==== EXTRAIT DE PAGE

La venue de la maison connectée s’accompagnait d’une simple promesse, celle de faciliter notre quotidien. Pourtant, force est de constater que jusque là, on assiste surtout à une dépendance aux écrans.
Il nous faut un smartphone, une tablette et diverses applications pour gérer son logement. Au lieu d’appuyer sur un bouton pour régler l’éclairage, on doit déverrouiller un téléphone, naviguer dans des menus et comprendre des interfaces peu intuitives pour y parvenir. On est encore bien loin de cette idée de simplicité.
Cette situation crée une barrière numérique. Les personnes en situation de handicap moteur, les seniors et toute personne peu à l’aise avec les nouvelles technologies se retrouvent dans l’incapacité de suivre le mouvement. L’innovation censée simplifier la vie quotidienne se transforme alors en source de friction, voir d’exclusion.
Une mutation est toutefois en cours. Elle repose sur l’émergence d’une IA “invisible” et du concept de Zero UI (Zero User Interface). La maison intelligente de nouvelle génération ne se définit plus par une accumulation d’interfaces, mais par sa capacité à percevoir, comprendre et agir sans sollicitation humaine explicite. Elle devient ainsi un nouveau standard de l’habitat inclusif.

========
==== EXTRAIT DES DONNÉES

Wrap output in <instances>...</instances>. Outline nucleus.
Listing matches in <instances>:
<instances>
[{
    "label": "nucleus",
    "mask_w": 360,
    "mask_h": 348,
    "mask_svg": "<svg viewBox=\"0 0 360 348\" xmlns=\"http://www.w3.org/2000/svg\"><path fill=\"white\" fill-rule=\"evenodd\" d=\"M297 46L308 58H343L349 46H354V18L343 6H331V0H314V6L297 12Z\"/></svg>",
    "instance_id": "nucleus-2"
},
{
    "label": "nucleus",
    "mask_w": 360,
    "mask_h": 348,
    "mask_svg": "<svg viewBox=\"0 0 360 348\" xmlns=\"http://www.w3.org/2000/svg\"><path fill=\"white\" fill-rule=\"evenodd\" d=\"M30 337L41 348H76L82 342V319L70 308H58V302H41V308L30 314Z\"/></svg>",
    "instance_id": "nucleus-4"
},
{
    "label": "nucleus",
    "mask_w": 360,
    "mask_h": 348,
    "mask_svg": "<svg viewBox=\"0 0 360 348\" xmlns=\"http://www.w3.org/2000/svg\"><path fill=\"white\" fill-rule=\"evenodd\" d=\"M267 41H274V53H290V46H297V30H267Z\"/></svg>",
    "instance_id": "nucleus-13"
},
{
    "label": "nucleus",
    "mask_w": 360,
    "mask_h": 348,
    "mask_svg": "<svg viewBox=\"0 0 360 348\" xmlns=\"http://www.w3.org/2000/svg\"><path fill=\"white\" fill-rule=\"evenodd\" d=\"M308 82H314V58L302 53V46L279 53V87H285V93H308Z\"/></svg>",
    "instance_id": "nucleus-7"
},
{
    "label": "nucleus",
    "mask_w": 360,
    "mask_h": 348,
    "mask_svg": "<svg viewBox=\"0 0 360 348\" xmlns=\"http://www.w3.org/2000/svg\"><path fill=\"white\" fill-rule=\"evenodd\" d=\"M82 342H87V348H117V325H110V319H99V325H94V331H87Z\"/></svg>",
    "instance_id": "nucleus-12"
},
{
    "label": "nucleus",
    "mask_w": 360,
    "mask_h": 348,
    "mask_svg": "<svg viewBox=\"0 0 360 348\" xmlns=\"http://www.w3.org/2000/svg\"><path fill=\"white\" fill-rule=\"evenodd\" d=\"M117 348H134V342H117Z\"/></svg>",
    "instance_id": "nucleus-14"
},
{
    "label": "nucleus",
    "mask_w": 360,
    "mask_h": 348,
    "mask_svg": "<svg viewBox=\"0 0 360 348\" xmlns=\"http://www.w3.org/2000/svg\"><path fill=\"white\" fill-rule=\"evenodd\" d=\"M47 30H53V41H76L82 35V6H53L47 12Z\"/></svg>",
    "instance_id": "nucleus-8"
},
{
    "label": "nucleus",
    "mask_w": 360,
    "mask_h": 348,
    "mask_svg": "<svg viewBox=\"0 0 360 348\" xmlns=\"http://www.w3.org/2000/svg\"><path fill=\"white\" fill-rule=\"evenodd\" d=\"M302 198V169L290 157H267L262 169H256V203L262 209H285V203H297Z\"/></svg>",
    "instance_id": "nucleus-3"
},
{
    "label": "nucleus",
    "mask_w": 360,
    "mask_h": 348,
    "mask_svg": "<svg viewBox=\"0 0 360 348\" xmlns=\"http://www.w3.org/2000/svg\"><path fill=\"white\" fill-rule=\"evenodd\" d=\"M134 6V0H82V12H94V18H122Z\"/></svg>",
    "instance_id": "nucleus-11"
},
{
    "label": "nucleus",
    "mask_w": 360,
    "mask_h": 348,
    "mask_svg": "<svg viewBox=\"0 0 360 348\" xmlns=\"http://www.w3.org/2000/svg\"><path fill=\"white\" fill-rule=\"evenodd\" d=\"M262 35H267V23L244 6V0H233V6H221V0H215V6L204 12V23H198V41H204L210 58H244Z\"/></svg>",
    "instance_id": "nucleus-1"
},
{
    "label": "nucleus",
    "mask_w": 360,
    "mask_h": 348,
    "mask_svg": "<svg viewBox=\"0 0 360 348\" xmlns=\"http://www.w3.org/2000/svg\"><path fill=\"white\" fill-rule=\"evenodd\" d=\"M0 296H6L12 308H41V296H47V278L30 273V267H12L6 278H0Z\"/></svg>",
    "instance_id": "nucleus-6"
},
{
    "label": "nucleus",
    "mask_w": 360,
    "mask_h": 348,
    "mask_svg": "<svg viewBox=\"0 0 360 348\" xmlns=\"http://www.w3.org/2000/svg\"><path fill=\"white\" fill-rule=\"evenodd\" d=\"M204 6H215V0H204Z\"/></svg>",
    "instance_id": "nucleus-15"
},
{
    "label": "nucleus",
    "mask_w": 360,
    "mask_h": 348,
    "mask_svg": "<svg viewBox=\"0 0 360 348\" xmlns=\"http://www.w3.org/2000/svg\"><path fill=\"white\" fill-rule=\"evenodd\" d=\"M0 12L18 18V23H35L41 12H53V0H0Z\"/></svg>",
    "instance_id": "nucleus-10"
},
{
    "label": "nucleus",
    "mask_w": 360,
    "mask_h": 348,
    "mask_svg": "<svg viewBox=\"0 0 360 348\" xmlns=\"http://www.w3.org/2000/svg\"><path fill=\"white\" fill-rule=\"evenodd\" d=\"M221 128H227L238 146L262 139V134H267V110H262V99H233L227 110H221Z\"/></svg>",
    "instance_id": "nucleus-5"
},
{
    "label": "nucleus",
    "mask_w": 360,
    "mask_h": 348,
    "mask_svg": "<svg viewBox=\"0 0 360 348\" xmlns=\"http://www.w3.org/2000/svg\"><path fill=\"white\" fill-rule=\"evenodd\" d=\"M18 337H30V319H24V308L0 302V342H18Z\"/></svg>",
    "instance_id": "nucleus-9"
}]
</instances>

========

CONSIGNES DES TÂCHES:
1. Retouchez le texte sur la maison connectée. Recopiez le passage qui s'ouvre sur les mots contenant « La venue de » et se termine par « dépendance aux écrans. », en y remplaçant « promesse » par « ambition ».
2. Reprenez le texte sur la maison connectée là où il s'arrête et prolongez-le.

RÉPONSES PAR TÂCHE:
1.
La venue de la maison connectée s’accompagnait d’une simple ambition, celle de faciliter notre quotidien. Pourtant, force est de constater que jusque là, on assiste surtout à une dépendance aux écrans.

2.
Comprendre le concept de “Zero UI”
Le concept de Zero UI marque une rupture avec la logique actuelle des assistants vocaux. Des solutions comme Siri ou Alexa ont ouvert la voie, mais restent limitées. Elles exigent, en effet, des commandes explicites, une syntaxe précise et une interaction volontaire. Cela peut être une contrainte pour certaines personnes en situation de handicap.
Avec le Zero UI, l’interface disparaît au profit de l’environnement lui-même. Les murs, les sols, les plafonds et les objets deviennent des récepteurs d’intentions. La maison n’attend plus qu’on lui parle ou qu’on la commande. Elle observe et interprète ce qui se passe.
Ce changement inverse la logique d’apprentissage. Ce n’est plus à l’utilisateur de comprendre comment fonctionne la technologie, mais à l’IA d’apprendre les routines humaines par observation passive, grâce au machine learning. Cette approche s’inscrit dans le courant de l’informatique ambiante (Ambient Computing), où la technologie se fond dans le décor pour laisser toute la place à l’usage, sans surcharge cognitive.
Capteurs intelligents et Machine Learning, la fin de l’intrusion visuelle
Cette intelligence invisible repose sur une nouvelle génération de capteurs. Parmi les plus prometteurs figurent les radars à ondes millimétriques (mmWave). Des technologies comme Google Soli ou des capteurs domotiques tels que Aqara FP2 permettent de détecter une présence, une posture ou même la respiration, sans caméra et sans captation d’image.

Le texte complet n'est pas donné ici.